### GIVEN REQUEST:
Pull out each line of the items below that contains the word "nearest", copying those lines unchanged.

Spatial reasoning question data:
----
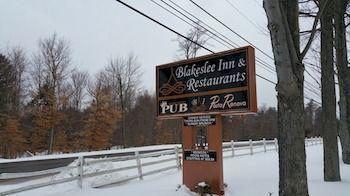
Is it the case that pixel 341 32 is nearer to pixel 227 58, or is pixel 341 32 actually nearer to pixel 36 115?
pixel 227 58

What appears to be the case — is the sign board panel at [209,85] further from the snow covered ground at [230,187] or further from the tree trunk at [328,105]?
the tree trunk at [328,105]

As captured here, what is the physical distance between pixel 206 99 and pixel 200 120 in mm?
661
----
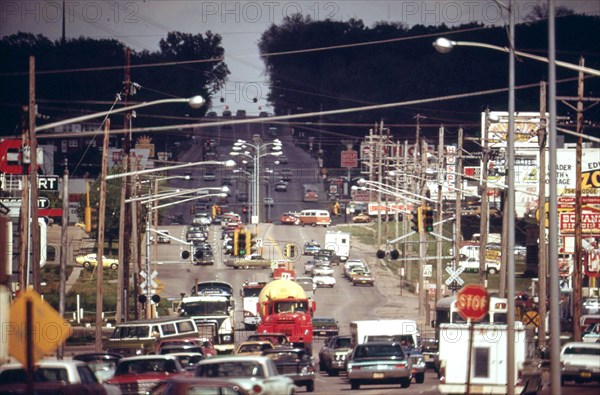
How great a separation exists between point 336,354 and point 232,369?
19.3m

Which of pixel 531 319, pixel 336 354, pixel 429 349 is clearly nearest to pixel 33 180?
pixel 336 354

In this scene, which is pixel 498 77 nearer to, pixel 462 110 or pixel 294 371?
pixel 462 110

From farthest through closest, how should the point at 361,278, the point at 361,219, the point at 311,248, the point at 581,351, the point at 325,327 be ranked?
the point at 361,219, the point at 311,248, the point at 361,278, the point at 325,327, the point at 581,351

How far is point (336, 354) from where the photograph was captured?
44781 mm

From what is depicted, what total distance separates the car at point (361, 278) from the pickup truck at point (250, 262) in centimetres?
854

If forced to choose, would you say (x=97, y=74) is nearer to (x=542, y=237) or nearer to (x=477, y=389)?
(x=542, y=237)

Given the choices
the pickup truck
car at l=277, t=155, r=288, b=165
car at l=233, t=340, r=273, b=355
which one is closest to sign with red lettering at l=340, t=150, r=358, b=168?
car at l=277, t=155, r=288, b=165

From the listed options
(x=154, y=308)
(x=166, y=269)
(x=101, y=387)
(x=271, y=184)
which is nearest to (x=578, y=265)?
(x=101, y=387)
----
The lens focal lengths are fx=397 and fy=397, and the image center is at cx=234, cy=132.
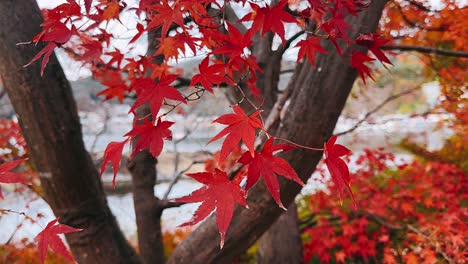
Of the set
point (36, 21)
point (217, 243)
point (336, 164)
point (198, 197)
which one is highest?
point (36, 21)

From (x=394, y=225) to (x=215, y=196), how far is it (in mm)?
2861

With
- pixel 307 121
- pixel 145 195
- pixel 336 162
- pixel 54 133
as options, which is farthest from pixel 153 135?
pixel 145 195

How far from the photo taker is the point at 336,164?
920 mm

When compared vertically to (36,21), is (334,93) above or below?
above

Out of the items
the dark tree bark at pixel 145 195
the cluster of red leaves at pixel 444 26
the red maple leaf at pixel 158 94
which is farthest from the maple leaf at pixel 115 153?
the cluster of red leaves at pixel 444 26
----
### SOLUTION TO THE EXERCISE:
Which of pixel 531 319, pixel 336 354, pixel 429 349 is clearly nearest to pixel 33 180?
which is nearest to (x=578, y=265)?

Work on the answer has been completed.